There is an embarrassed silence.

‘The thing is,’ says Indigo, ‘we’re not very good on smell – good at hearing . . .’

‘We can orientate ourselves in relation to the Earth’s magnetic field,’ says Sugar Niner.

‘But not really with smell,’ says Indigo.

‘Sorry,’ says Sugar Niner.

‘We need a hound dog,’ says Simon, and Indigo huffs.

Holding the shirt at arm’s length to minimise contamination, I pull out my phone and flip through until I find the most recently added number.

Thistle picks up on the second ring.

‘Hello, Abi,’ she says. ‘You must want something.’

I explain what I need and she tells me no problem.

‘I’ll send Ziggy,’ she says.

Ziggy turns out to be the collie with the mismatched eyes that the foxes all call Alpha Dog. As he trots into the small clearing I can hear the foxes scrambling to clear the area. Only Indigo is staying, and she is cowering behind my legs and making occasional squeaking noises.

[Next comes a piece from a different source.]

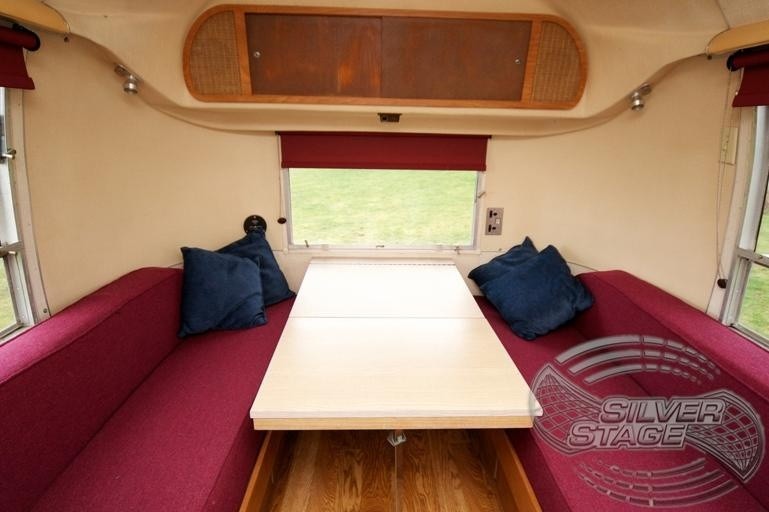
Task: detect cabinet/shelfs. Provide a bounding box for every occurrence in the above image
[182,1,589,111]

Ziggy is in front of me and gives me the hard stare, so I crouch down so he can get a good look at how unimpressed I am.

‘This is important,’ I say. ‘I need to see where this came from. Can you do that?’

According to this thing I saw on the internet, cats and dogs use expressions on us that they don’t use on each other. This being on account of the fact that we effectively co-evolved together. So unless sheep are susceptible to a look of long-suffering patience, I’m going to say that the one Ziggy gave me was reserved for humans.

I hold out the yellow shirt for him, and Ziggy sniffs it a couple of times and then saunters off towards the gap in the fence. Indigo runs up my back and tries to perch on my shoulders again.

‘The game’s afoot!’ she cries. ‘Follow that dog.’

21

The House

I’m standing outside a house on a lane off East Heath Road, a four-storey semi-detached place a bit like Simon’s house, only older. The house next door has a shallow roof and a half basement but this one, the house Ziggy has brought us to, is surrounded by a two-metre green wooden site hoarding and shrouded in scaffolding and plastic sheeting. There’s a builder’s placard halfway up, next to a blue and white sign with a drawing of a bodybuilder and WARNING ALARMED in red letters. There is an ordinary-sized door with a Yale lock and a double-sized gate with two heavy-duty padlocks next to that.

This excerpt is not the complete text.